I’m sure some YIMBY ears pricked up just then.
Yes, the Green Plan makes clear the connection between environmental sustainability and pleasant places to live—something which we YIMBYs have known for a long time. And there are many innovations included in Singapore’s Green Plan which are sure to make YIMBY Queenslanders green (pun intended) with envy.
The Singapore Green Plan 2030 pledges 10 square-kilometres of new green space—including 2 square-kilometres of nature parks—and for every household to be within ten minutes’ walk of a park. The additional greenery will make the air cooler and cleaner, and bring Singaporeans into closer contact with native animals and birds.
Singapore is also tripling their cycle paths to 1320 kilometres, and repurposing roads for pedestrianisation. They are also expanding their rail network to 360 kilometres, giving the city-state coverage comparable to London and New York City. The Government of Singapore hopes to increase public transport use from 64% of peak hour journeys to 75%. To facilitate the move to clean energy vehicles, the Green Plan also provides for 60,000 new electric vehicle charging points.
Perhaps most intriguing is the Tengah new town concept and Jurong Lake District. All roads and parking in Tengah—an eco-development supporting 42,000 homes—will be underground, creating an entirely car-free town centre with more room for green spaces, active transport, and recreation. All homes will be fitted with smart lights and be cooled by a central cooling system that pumps chilled water through buildings, rather than rely on air conditioning. By 2030, 80% of all buildings across Singapore will be fitted with smart LED lights or solar panels to meet the Government’s super low energy standard.

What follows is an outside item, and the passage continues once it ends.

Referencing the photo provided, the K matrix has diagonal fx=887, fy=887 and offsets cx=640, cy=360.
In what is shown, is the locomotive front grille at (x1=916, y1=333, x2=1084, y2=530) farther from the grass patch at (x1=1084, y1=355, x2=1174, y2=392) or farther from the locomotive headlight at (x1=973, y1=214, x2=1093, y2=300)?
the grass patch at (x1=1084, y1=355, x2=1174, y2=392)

The Government of Singapore hopes that other cities around the world will be inspired by what the Green Plan 2030 hopes to achieve. They ask, “How is your city reimagining urban living and how can we make cities greener?”
Now, I know what you’re thinking: this all sounds great, but the City in a Garden and the Sunshine State are very different places. Great connectivity, public transport coverage and access to parks all seem more possible when considering a country only slightly larger in area to Townsville with a very different governance model and an established acceptance of mid and high rise living. But there are definitely other aspects of the Green Plan that we could look to adopting in our own cities.

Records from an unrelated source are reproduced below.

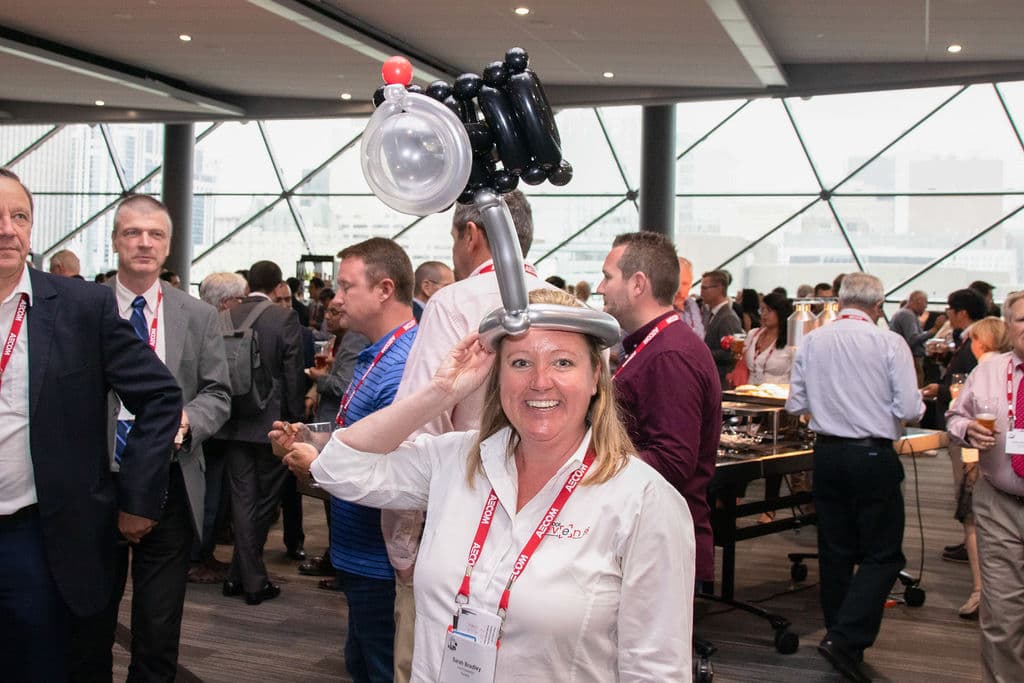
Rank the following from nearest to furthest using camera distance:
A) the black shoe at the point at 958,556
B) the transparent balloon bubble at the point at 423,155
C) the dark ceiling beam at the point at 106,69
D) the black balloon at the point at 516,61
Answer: the transparent balloon bubble at the point at 423,155 < the black balloon at the point at 516,61 < the black shoe at the point at 958,556 < the dark ceiling beam at the point at 106,69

For example, to combat urban heat, Singapore is increasing greenery in urban centres and piloting the use of cool paint on the facades of buildings.
And, indeed, Queensland cities are already reimagining urban living. In Brisbane, alone, construction on new green bridges, the new Metro and cross river rail has begun, not to mention Brisbane City Council’s goal to achieve 40% green space under their 2014 Brisbane City Plan. And the ambitious private sector led ‘Urban Forest’ will be the world’s greenest residential building right here in Brisbane. Beyond the capital, a further thirteen electric vehicle charging stations are being added to the Queensland Electric Super Highway—the world’s longest in a single state—making it possible to drive your electric car from Coolangatta to Cairns.

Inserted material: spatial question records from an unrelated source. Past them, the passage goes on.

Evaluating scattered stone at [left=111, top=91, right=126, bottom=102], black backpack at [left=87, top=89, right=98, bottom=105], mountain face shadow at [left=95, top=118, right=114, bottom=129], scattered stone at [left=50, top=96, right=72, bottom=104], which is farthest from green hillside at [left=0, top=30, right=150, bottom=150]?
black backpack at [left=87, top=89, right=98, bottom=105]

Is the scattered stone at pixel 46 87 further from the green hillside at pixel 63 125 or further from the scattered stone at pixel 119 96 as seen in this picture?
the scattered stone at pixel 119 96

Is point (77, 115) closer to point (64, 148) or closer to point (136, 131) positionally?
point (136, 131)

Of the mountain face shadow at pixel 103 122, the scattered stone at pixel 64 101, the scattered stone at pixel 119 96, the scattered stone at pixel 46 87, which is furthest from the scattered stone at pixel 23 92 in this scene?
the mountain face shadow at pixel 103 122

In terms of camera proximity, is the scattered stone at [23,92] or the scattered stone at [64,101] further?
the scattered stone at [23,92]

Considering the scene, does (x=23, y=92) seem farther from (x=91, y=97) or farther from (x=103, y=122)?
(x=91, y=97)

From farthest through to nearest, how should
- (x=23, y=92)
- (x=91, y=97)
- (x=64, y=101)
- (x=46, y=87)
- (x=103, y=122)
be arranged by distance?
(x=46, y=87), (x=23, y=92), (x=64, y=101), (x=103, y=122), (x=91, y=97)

Plus, what makes Queensland different to Singapore can be our advantage. Singapore’s Minister for Trade and Industry, Chan Chun Sing, acknowledges that the city-state lacks the space, natural resources, and climate to create vast solar or wind farms. This is not a problem for Queensland, as we’ve plenty of space and varying climates across our state.
Let’s hope by the time 2030 rolls around, Queenslanders will have even more to boast about, and we’ll be able to travel to Singapore to see all the great work they are doing for ourselves.